Diante do debate que tem se colocado a arena pública nos últimos dias em torno da inclusão ou não da pauta de gênero nos planos estaduais e municipais de educação, a comunidade científica em geral e antropológica em particular vem se manifestar para tornar clara a importância do “gênero” como categoria analítica e política, que complexifica as diferenças e, mais que isso, coloca em pauta as desigualdades em torno do par masculino/feminino. A nota que se segue, assinada pelo coletivo ASA, é, assim, instrumento de conhecimento (para a comunidade científica e para a sociedade civil) e também instrumento político da maior importância, já que se opõe de maneira veemente aos retrocessos nas políticas de direito à diferença.
Manifesto Pela Igualdade de Gênero na Educação
Manifesto pela igualdade de gênero na educação:
por uma escola democrática, inclusiva e sem censuras.
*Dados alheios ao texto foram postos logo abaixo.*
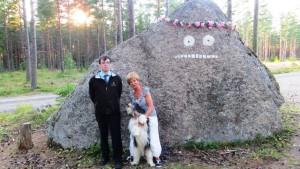 Kasper Kranck, Gia Mellin-Kranck, hund och hunden Schappe framför Mårran på Pellinge i Borgå skärgård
Enquanto grupos de pesquisas, instituições científicas e de promoção de direitos civis,
as instituições abaixo assinadas vêm a público manifestar repúdio à forma deliberadamente
distorcida que o conceito de gênero tem sido tratado nas discussões públicas e denunciar a
tentativa de grupos conservadores de instaurar um pânico social, banir a noção de “igualdade
de gênero” do debate educacional e reificar as desigualdades e violências sofridas por homens
e mulheres no espaço escolar.
Signatário dos principais documentos internacionais de promoção da igualdade (como
a Convenção Para Eliminar Todas as Formas de Discriminação Contra a Mulher – CEDAW; o
Pacto Internacional dos Direitos Econômicos, Sociais e Culturais e da Campanha pela igualdade
e direitos de população LGBT da ONU), o Brasil acompanhou a institucionalização dos estudos
de gênero enquanto um profícuo campo científico nas últimas décadas e conta hoje com
centros de pesquisas interdisciplinares reconhecidos internacionalmente. As discussões de
gênero ganharam legitimidade científica nas maiores universidades brasileiras a partir dos
anos 1970 e, desde então, têm norteado políticas públicas para garantia de igualdades
constitucionais.
Ao contrário de “ideologias” ou “doutrinas” sustentadas pela fundamentação de
crenças ou fé, o conceito de gênero está baseado em parâmetros científicos de produção de
saberes sobre o mundo. Gênero, enquanto um conceito, identifica processos históricos e
culturais que classificam e posicionam as pessoas a partir de uma relação sobre o que é
entendido como feminino e masculino. É um operador que cria sentido para as diferenças
percebidas em nossos corpos e articula pessoas, emoções, práticas e coisas dentro de uma
estrutura de poder. E é, nesse sentido, que o conceito de gênero tem sido historicamente útil
para que muitas pesquisas consigam identificar mecanismos de reprodução de desigualdades
no contexto escolar.
Embora a Constituição Federal Brasileira de 1988 garanta, em seu Artigo 6º, que a
Educação é um direito irrevogável de todas e todos e assegure a igualdade de condições para
acesso e permanência escolar, pesquisas mostram que esse direito é constantemente violado
a partir das estruturas hierárquicas de gênero. Um exemplo de como a desigualdade de gênero
se correlaciona com a educação tem sido visto em pesquisas que identificam o “fracasso” e as
altas taxas de evasão escolar dos meninos como consequência dos referenciais de
masculinidades difundidos socialmente. Uma identidade masculina baseada na agressividade e
na indisciplina tem cada vez mais afastado os meninos dos bancos escolares (37,9% deles
segundo dados do IBGE em 2011), negando-lhes seu direito à educação e reproduzindo uma
cultura da violência. Professoras são vítimas de agressões em sala de aula, meninas são
estupradas por seus colegas de turma e meninos são afastados das escolas neste ciclo de
desigualdade perpetuado por noções hierarquizadas do que é ser homem ou mulher. Também
são notáveis, por outro lado, as pesquisas que mostram o quanto a discriminação de gênero
contra as pessoas que fogem dos padrões socialmente estabelecidos de identidade ou
sexualidade tem desencadeado processos institucionalizados de discriminação, agressões e
exclusão escolar: as violências contra gays, lésbicas, bissexuais, travestis, mulheres transexuais
e homens trans excluem essa população do direito constitucional à educação e contribuem
para as estatísticas que fazem do Brasil um dos países mais inseguros para pessoas LGBT
(conforme demonstra o relatório do Grupo Gay da Bahia de 2012 e o relatório de violência
homofóbica da Secretaria de Direitos Humanos da Presidência da República).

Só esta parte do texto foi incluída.